OBJECTIVE =
Copy out the part of the entries that opens with the line containing "Is pixel 378" and runs through the end of the entries, including the request, but add 95 to every pixel coordinate in the answer.
[Start DATA TO PROCESS]
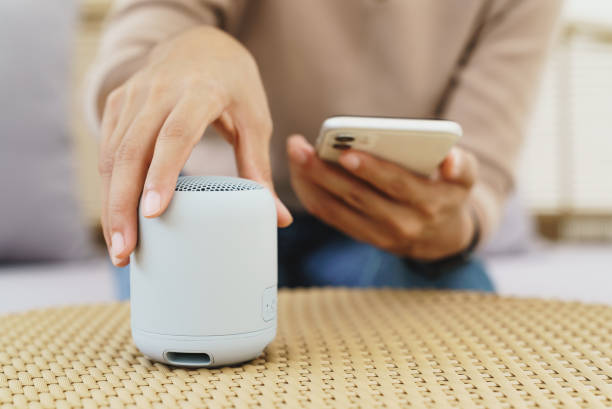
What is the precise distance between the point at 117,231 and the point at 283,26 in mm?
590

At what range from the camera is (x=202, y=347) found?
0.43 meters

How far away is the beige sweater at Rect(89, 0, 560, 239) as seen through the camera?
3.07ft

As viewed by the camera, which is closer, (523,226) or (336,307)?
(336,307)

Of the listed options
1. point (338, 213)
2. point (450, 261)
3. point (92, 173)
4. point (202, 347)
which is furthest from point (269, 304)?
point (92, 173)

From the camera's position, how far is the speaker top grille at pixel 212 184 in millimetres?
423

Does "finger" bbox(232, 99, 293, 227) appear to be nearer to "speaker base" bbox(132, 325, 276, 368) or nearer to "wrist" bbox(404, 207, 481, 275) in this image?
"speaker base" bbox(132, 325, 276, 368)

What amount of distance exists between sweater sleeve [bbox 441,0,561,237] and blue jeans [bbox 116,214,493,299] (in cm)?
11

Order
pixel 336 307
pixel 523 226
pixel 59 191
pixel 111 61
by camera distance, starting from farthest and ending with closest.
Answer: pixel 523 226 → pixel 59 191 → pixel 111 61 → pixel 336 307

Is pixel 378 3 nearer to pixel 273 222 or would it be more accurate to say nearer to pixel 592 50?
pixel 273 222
[End DATA TO PROCESS]
RESPONSE =
Is pixel 378 3 nearer to pixel 273 222 or would it be more accurate to say nearer to pixel 592 50?
pixel 368 317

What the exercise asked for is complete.